Labeled Train Set: (250, 2) (250,)
Unlabeled Train Set: (250, 2) (250,)
Test Set: (500, 2) (500,)


In [3]:
from sklearn.metrics import accuracy_score
from sklearn.linear_model import LogisticRegression

lr = LogisticRegression().fit(X_train_lab, y_train_lab)
# Prediction on test set
y_hat = lr.predict(X_test)
# Calculate score for test set
score = accuracy_score(y_test, y_hat)
# Summarize score
print("Accuracy score: %.3f" %(score * 100))


Accuracy score: 84.800


### 2. Semi-Supervised and Lable Spreading

In [8]:
from numpy import concatenate
from sklearn.semi_supervised import LabelSpreading
from IPython.core.interactiveshell import InteractiveShell
InteractiveShell.ast_node_interactivity = 'all'

# Create training dataset input
X_train_mixed = concatenate((X_train_lab, X_train_unlab))
# Create "no label " for unlabeled data
nolabel = [-1 for _ in range(len(y_train_unlab))]
# Recombine training dataset labels
y_train_mixed = concatenate((y_train_lab, nolabel))

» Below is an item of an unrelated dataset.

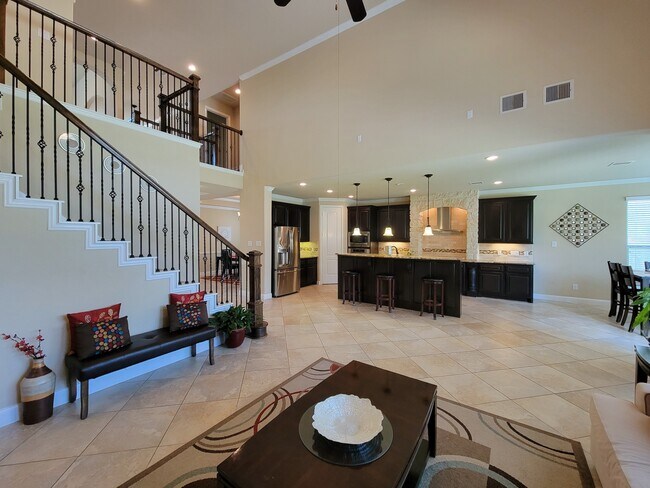 Foto del edificio - 715 Charleston Heights Ln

# Summarize the shape and values

In [9]:
ls = LabelSpreading().fit(X_train_mixed, y_train_mixed)
y_hat = ls.predict(X_test)
score = accuracy_score(y_test, y_hat)
print('Accuracy: %.3f' % (score * 100))

Accuracy: 85.400


### 3. Semi-supervised with Label Spreading and Supervised Learning
- algorithm fits the semi-supervised model on the entire training dataset, 
- then fits a supervised learning model on the entire training dataset 
- with inferred labels and evaluates it on the holdout dataset, printing the classification accuracy.

In [10]:
model = LabelSpreading()
# fit model on training dataset
model.fit(X_train_mixed, y_train_mixed)
# Get lables for entire training datset
tran_labels = model.transduction_

In [12]:
# Define supervised learning model
lr2 = LogisticRegression()
lr2.fit(X_train_mixed, tran_labels)

In [13]:
# Make predictions on test set
y_hat = lr2.predict(X_test)
# Score for test set
score = accuracy_score(y_test, y_hat)
# Summarize Score
print('Accuracy: %.3f' %(score * 100))

Accuracy: 85.800


#### CONCLUSION

We can see that this hierarchical approach of semi-supervised model followed by supervised model achieves a classification accuracy of about 85.8 percent on the holdout dataset, slightly better than the semi-supervised learning algorithm used alone that achieved an accuracy of about 85.6 percent.